Wine Australia Market Insights Manager Peter Bailey told the conference this was because small wineries were usually less crowded and could spend more time talking about the wine with tasters while brands from larger wineries were also more widely available on retail shelves.

He said although 86 per cent of respondents offered food, such as a restaurant or platters, only 28 per cent of cellar doors offered matched food and wine tasting experiences.

“That’s an opportunity, particularly if you are looking at the China market,” Bailey said.

“Research from Wine Intelligence shows that 89 per cent of Chinese consumers associate Australian wine with food friendly wines so to me that seems an opportunity to increase food and wine matching in cellar doors.”

The survey found that wineries were increasingly offering value added services and activities such as blending classes, live music and playgrounds aimed at attracting more visitors and diversifying revenue streams.

Only 29 per cent of cellar doors charged for standard tastings but wineries with production under 20,000 cases were more likely to have a fee.

Bailey said charging for a tasting actually increased the likelihood of a sale.

“There is perceived value when consumers interact with wine brands that either charge or don’t charge for tastings but when a wine brand gives tastings for free, the perceived brand value is lower and in most cases this correlates to lower conversion rates as well as average order values,” he said.

The anonymous online survey, conducted by Harrison Research on behalf of Wine Australia, was sent to 2091 Australian wine producers in August and generated the 180 responses.

Bailey said it was hoped future surveys would attract more respondents as the project gained momentum

He said the purpose of the survey was to develop a series of key benchmarks and statistics to help wineries develop their wine tourism and direct-to-consumer activities through the provision of accurate, measurable data over time.

“This is really the first time we’ve actually benchmarked and going forward we’ll be able to measure changes to see what’s happening in the space,” Bailey said.

Californian direct-to-customer wine sales expert Sandra Hess was the keynote speaker at the WISA conference titled “Making a Direct IMPACT”.

She said sharing the story about the wine at the cellar door was crucial to building an emotional connection to the brand and increasing the likelihood of customers making future purchases.

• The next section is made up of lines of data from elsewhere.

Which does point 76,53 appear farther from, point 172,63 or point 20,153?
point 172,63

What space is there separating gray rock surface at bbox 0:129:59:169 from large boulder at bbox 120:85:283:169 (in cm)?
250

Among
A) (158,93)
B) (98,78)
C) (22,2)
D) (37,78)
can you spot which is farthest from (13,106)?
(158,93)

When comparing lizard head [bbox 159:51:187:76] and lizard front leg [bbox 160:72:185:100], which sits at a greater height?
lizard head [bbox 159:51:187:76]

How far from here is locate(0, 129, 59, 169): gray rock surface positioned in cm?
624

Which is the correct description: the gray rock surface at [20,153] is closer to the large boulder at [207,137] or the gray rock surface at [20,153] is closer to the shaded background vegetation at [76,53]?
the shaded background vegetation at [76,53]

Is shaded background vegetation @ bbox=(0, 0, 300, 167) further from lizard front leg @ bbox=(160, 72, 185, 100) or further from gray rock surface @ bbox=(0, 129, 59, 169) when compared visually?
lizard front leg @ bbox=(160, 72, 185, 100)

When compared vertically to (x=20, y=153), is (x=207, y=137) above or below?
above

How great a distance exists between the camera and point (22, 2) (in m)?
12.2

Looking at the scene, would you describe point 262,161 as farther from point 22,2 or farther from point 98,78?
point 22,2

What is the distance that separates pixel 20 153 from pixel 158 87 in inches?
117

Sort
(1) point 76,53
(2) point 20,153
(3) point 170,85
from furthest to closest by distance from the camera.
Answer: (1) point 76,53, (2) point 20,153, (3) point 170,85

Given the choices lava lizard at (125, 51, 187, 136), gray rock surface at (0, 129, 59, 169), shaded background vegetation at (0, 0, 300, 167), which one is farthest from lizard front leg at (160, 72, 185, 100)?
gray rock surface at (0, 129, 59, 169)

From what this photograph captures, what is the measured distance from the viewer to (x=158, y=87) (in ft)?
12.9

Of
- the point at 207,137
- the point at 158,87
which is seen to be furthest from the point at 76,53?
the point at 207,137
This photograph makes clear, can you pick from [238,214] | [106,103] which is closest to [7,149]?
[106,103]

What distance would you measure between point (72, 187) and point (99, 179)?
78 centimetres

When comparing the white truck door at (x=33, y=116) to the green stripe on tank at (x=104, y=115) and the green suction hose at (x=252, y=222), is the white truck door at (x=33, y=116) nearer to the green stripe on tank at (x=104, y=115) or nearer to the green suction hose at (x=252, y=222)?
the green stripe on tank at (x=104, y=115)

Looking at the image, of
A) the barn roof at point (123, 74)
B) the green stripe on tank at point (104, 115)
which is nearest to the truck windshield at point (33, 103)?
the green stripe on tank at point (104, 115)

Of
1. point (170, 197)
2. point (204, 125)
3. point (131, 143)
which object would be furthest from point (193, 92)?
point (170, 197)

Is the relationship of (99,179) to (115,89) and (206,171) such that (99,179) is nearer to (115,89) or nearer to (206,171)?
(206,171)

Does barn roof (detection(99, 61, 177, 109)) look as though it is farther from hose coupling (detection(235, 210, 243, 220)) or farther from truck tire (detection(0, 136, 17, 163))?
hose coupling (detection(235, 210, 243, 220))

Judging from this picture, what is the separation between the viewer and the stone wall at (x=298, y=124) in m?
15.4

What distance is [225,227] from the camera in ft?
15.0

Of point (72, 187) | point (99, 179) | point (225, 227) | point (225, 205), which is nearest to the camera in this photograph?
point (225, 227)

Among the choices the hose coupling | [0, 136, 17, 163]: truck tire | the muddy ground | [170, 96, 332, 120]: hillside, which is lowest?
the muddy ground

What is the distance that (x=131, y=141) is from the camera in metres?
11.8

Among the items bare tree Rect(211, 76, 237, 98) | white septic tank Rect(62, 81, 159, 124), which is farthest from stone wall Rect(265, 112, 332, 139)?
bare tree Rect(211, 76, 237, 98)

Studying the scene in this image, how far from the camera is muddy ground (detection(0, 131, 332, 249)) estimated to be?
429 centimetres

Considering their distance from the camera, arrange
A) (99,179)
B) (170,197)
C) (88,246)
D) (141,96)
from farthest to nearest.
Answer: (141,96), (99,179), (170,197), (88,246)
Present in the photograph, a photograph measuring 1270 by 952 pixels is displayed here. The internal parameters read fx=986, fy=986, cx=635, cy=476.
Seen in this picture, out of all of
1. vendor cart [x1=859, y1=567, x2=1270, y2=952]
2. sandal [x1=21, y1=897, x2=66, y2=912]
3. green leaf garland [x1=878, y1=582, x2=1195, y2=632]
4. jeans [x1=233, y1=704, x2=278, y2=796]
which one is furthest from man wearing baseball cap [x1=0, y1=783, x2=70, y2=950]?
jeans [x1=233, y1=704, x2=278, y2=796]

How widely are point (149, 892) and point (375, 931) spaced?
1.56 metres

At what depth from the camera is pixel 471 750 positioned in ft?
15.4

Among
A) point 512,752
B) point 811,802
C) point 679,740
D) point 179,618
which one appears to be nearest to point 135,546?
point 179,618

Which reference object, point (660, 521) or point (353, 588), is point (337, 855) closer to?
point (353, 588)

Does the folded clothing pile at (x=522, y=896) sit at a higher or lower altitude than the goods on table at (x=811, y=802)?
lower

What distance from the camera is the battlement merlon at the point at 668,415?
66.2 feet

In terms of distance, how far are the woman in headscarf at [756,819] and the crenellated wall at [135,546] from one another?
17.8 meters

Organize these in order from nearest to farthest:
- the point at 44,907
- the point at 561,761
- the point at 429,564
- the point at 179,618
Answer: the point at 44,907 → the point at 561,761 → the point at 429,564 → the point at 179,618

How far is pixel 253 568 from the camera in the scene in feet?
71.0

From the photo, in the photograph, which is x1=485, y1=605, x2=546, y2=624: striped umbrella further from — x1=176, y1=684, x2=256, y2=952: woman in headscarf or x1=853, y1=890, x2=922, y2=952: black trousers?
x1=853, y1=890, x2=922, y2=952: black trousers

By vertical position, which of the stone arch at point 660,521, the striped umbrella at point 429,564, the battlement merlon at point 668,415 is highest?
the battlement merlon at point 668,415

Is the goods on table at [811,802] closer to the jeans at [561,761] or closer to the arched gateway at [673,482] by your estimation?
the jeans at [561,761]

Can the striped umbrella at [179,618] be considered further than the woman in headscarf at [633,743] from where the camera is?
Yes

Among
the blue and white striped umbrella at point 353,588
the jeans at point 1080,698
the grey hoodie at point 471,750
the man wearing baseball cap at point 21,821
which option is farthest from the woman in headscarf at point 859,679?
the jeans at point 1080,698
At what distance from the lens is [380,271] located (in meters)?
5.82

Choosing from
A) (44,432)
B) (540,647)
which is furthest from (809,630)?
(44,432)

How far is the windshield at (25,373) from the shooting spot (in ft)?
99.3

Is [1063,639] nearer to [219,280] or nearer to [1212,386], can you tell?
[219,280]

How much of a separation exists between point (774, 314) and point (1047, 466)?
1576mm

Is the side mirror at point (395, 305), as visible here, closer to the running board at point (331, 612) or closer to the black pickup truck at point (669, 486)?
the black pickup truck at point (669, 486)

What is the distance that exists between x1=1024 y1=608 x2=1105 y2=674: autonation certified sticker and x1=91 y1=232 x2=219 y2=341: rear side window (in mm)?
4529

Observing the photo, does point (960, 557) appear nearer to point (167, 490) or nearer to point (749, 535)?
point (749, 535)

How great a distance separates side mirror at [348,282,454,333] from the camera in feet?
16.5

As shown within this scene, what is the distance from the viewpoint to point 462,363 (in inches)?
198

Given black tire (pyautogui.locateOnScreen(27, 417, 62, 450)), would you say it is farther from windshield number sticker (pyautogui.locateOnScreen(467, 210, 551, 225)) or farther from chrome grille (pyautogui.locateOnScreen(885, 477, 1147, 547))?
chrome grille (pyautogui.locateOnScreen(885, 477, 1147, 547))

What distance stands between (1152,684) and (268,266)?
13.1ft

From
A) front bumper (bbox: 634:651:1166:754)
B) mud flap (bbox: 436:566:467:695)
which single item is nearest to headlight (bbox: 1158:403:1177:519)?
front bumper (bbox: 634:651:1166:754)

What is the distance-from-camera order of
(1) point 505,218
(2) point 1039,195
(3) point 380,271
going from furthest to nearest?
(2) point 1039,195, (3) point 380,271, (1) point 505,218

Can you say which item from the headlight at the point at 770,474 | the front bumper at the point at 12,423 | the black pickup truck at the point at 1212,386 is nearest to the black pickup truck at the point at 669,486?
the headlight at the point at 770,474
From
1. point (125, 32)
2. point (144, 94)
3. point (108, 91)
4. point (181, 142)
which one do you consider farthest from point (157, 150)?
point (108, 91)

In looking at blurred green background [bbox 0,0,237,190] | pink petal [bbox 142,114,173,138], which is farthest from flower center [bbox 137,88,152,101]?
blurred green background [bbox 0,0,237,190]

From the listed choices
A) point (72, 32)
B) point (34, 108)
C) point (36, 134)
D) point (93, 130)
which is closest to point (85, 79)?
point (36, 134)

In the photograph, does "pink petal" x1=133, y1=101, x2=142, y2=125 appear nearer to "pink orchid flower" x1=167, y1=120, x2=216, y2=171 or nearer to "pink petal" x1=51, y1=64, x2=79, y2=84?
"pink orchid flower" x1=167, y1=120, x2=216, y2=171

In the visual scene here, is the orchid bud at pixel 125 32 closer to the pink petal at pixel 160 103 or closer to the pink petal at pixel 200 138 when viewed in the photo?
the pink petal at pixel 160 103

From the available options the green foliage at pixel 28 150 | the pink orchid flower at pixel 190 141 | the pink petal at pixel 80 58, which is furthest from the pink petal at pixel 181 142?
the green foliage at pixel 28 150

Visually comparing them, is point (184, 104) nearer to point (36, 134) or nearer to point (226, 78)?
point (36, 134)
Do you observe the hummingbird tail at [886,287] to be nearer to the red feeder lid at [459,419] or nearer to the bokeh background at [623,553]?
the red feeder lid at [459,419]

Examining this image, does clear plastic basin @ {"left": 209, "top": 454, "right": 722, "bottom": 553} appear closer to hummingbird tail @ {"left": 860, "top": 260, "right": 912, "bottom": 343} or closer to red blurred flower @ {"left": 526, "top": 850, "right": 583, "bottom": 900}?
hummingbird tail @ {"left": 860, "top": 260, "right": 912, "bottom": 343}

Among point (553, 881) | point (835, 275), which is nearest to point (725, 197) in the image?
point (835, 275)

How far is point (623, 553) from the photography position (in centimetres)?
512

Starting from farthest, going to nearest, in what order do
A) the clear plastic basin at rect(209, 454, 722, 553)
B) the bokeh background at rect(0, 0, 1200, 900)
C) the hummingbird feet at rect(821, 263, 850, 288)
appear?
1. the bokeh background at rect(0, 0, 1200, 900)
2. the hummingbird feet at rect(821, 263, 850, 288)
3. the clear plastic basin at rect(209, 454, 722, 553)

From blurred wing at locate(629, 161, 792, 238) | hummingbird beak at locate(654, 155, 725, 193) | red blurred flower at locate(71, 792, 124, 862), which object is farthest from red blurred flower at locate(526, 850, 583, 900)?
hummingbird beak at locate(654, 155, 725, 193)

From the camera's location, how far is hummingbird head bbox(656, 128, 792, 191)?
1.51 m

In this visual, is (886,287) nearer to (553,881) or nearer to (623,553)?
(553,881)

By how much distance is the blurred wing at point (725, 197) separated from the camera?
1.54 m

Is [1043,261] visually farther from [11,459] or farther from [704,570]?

“They want to understand who started the winery and why, they want to understand the passion behind the wine brand and how they can become a part of that,” Hess said.

“Then they are not only going to leave with wine in hand but they are going to leave with stories that they love to talk about with their friends and clients.”

However, Hess said finding ways to re-engage with customers beyond that first visit was needed to develop an ongoing relationship.

“It’s not the first sale that is the most important in direct-to-consumer wine, it’s the second sale and beyond,” the founder of DTC Wine Workshops said.

“If we don’t give them the opportunity to re-engage with the brand they had a great time with the first time then we are leaving money on the table.”

The 74 per cent purchase rate at Australian cellar doors was higher than in the United States, which was about 66 per cent, Hess said.

“This report is the beginning of something very important here in Australia, this is going to be a great baseline for you to chew on together and get into your respective wine regions and have a conversation about what’s happening in your environment and then two or three years down the road you’re going to have some concrete data to start comparing apples with apples,” she told the conference.

The Wine Industry Impact Awards will be held at the Adelaide Town Hall tonight.

WISA Executive Officer Matt Moate said the research was imperative to define the capability gaps in Australian direct-to-consumer wine sales.

“The supply sector will be able to utilise this data to deliver opportunities to accelerate producers’ knowledge and skills resulting in a new level of competitiveness in this space,” he said.

The full Wine Australia survey results will be released on October 31.

The survey incorporates and expands on Wine Australia’s annual small winemaker production and sales survey.